受付で記帳をお願いされ、名前を書き早速写真を一枚一枚観て回った。私が訪れたときは自分だけだったが、すぐに二、三人のお客が訪れた。
知り合いなのか、彼女は親しく楽しそうに話をしていた。いろいろな風景写真が飾られているなか一枚の写真が目に留まった。それは田舎の田園風景を走る黄色いローカル列車が写っている写真だった。
澄み渡る青空のブルーに田園の淡いグリーン、そのなかを走る列車の鮮やかなイエロー……あの菜の花畑を思い出していた。あの風景と色合いが似ているなと見とれていた。

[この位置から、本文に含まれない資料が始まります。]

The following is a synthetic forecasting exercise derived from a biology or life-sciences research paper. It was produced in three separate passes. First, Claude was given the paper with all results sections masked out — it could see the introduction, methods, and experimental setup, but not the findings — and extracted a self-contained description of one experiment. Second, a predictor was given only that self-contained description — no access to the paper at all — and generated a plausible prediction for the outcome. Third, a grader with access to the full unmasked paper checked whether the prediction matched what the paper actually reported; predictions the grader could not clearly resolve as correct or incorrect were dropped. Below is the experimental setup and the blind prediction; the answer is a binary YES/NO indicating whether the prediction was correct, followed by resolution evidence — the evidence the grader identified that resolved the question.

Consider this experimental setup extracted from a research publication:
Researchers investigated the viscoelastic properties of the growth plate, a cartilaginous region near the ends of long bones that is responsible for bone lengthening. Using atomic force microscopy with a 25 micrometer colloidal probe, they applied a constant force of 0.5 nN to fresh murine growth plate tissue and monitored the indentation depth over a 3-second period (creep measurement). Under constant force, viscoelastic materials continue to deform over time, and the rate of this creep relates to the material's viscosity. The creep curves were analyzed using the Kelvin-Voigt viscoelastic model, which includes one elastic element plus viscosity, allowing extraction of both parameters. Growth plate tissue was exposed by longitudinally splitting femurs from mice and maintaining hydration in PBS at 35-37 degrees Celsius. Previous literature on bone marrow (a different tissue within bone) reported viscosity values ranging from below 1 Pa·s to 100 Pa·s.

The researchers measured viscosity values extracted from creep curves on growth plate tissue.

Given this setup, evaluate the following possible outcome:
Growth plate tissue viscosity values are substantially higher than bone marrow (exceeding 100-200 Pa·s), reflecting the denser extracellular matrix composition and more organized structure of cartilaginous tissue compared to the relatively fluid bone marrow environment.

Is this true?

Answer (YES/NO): YES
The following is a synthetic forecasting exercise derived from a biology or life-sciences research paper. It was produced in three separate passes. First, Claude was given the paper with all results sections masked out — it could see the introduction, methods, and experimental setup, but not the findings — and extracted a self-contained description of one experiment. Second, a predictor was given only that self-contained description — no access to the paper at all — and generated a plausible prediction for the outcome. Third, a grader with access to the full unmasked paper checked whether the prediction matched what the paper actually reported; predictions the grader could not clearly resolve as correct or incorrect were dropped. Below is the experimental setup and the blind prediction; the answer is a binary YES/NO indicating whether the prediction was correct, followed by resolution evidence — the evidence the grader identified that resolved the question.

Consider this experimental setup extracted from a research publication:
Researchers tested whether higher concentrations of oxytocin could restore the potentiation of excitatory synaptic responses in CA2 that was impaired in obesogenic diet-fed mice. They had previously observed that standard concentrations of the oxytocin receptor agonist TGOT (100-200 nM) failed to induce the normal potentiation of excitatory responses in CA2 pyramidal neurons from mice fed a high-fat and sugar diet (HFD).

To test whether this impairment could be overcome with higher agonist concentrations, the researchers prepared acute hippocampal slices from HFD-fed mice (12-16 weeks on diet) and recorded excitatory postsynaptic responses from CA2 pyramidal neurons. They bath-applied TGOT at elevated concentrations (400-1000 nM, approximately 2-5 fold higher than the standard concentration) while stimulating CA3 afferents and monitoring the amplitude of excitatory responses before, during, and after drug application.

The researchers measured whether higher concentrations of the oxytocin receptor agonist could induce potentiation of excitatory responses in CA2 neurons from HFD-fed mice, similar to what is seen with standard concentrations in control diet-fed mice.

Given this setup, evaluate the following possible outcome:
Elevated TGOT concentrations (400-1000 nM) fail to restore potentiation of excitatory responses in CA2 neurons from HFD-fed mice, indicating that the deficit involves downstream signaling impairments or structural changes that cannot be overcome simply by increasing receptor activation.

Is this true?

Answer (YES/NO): NO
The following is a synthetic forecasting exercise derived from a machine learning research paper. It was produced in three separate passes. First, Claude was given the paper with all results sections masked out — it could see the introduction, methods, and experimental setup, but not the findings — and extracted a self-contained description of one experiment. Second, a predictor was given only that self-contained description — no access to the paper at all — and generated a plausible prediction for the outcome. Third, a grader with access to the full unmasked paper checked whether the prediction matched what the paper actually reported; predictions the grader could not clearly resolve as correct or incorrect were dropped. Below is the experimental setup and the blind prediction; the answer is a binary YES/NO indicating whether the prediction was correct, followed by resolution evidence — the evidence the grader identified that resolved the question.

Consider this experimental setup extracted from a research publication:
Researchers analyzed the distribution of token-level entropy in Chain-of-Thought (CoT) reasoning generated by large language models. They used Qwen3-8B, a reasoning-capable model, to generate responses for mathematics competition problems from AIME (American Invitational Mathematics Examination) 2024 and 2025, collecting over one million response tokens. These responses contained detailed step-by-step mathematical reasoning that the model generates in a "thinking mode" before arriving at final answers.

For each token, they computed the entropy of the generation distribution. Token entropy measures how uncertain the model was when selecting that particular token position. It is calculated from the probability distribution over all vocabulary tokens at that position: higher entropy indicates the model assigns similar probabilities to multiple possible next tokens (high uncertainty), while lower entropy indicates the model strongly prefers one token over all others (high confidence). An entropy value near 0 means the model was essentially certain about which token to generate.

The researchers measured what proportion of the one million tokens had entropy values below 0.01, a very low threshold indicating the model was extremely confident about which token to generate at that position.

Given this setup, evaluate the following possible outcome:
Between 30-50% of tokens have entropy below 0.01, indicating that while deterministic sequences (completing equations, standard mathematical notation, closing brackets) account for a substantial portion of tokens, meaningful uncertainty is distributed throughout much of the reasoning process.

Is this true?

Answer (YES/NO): NO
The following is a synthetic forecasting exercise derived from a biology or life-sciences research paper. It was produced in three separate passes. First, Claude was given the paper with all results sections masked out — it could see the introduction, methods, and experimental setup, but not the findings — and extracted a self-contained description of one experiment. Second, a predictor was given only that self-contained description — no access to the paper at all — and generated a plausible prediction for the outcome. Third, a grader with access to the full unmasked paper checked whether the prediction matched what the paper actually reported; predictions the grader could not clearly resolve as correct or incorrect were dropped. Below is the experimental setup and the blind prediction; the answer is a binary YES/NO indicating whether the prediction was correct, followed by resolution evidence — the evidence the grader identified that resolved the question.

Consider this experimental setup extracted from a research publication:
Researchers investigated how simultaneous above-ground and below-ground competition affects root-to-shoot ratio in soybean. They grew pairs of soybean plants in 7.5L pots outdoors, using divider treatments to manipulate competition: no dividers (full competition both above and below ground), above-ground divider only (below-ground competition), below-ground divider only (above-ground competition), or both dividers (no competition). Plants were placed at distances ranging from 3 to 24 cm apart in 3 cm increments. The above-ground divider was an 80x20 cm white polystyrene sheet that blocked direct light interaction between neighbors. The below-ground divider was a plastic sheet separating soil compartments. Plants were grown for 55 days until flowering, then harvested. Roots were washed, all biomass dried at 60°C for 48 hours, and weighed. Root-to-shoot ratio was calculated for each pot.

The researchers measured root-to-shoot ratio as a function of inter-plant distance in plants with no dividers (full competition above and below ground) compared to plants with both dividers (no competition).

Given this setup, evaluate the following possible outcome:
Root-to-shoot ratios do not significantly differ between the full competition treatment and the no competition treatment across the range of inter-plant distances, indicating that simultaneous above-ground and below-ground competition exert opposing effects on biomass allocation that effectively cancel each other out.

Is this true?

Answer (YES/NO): NO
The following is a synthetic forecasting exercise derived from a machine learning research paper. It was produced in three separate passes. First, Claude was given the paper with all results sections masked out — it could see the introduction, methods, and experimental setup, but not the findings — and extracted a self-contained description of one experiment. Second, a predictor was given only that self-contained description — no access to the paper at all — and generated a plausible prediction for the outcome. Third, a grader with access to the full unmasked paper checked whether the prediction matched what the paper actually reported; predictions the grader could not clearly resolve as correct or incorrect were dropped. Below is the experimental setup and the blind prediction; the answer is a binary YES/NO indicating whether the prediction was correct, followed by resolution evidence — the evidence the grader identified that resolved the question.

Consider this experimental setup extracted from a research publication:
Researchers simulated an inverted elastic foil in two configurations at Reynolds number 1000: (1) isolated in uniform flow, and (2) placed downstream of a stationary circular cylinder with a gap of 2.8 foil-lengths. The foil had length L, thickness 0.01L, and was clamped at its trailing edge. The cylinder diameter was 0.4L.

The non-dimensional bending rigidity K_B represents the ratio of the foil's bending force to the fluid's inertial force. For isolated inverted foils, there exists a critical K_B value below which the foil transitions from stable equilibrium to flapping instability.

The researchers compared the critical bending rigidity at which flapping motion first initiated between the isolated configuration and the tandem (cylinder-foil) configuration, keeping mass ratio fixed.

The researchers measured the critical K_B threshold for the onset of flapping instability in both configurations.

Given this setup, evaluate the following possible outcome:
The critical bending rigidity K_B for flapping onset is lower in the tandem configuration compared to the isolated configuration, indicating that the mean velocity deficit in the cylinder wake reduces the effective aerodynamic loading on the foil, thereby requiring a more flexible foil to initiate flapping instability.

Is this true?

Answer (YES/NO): NO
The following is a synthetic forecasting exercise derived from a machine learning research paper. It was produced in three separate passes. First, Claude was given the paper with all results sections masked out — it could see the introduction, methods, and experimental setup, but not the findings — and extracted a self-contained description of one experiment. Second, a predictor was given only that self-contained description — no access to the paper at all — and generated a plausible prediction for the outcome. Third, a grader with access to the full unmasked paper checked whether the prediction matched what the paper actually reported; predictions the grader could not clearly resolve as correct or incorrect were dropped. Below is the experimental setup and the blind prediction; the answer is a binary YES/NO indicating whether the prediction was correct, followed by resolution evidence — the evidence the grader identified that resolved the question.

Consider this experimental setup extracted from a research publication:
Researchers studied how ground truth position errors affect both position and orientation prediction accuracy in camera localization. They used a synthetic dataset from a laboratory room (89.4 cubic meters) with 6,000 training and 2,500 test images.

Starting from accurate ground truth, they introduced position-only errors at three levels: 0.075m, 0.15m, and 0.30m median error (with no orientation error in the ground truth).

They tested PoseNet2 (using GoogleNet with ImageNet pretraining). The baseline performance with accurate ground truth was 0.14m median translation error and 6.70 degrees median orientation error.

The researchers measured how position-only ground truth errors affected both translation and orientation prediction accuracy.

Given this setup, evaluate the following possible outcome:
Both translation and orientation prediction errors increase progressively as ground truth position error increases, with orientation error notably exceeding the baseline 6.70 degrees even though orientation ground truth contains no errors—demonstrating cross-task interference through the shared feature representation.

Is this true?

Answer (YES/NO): NO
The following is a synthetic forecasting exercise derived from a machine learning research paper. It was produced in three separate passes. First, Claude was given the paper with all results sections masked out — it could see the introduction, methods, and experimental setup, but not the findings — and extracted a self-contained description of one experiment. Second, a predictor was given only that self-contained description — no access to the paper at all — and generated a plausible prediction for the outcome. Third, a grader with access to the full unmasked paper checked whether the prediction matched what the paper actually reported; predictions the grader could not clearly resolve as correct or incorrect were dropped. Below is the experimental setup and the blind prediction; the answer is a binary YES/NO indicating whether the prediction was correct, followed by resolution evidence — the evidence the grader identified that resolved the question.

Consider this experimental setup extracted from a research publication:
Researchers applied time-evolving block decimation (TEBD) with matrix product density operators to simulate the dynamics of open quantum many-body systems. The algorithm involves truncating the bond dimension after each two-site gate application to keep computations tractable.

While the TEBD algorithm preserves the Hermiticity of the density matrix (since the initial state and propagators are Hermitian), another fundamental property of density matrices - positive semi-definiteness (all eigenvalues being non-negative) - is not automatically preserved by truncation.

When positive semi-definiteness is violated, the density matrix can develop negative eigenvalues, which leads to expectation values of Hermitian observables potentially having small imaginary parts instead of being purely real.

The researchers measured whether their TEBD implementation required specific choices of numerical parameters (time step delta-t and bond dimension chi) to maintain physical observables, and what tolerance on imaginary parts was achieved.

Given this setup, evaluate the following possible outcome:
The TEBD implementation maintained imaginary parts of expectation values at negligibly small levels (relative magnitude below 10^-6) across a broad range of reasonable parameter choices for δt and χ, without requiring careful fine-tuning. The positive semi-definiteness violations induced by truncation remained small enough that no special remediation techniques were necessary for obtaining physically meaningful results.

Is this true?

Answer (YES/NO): NO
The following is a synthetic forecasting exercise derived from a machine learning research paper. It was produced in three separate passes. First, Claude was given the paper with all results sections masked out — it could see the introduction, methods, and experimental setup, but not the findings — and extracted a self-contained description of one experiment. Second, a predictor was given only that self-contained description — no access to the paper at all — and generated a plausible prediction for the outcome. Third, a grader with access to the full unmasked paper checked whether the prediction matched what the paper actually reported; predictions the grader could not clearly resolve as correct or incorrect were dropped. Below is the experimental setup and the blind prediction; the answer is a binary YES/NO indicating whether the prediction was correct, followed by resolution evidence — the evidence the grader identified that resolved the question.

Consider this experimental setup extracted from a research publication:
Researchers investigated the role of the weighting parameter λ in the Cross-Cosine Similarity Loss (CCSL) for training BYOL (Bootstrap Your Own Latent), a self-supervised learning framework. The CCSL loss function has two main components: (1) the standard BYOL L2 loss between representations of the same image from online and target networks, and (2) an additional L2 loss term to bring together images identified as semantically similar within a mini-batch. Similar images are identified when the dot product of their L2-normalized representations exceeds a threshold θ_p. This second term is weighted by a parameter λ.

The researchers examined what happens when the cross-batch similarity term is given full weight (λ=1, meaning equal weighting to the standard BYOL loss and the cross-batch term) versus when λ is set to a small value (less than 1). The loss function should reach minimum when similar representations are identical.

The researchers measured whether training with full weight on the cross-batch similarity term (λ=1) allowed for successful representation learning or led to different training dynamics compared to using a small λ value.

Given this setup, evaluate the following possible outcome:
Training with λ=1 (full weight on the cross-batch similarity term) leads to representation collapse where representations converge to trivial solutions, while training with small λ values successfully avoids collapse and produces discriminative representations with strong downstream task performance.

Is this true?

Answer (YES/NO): YES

それからほかの写真も観て回った。親しそうなお客がいたのでそっと写真展をあとにした。彼女は私を見て笑顔で、
「ありがとうございました」
「ありがとうございます」
私も振り返り笑顔で答えた。帰りの電車で、彼女と写真の一枚一枚を思い返していた。一週間後の休日、波乗りへいくのをやめ、私はまたあの書店へ足を運んだ。
あの写真展がまだやっていることを期待して。あの彼女にまた会いたい、その一心だった。書店に着いたものの、本を見るどころか妙に緊張し、写真展がまだやっているのか気になって仕方なかった。
よしいこうと決め、書店を出てあの写真展がやっていた場所へ足を向けた。
あの写真展はまだやっていた。
表に立てかけてあったイーゼルに書いてある「本日まで」の文字が目に入った。安心すると同時に緊張感が高まったが思い切って写真展のスペースへ入った。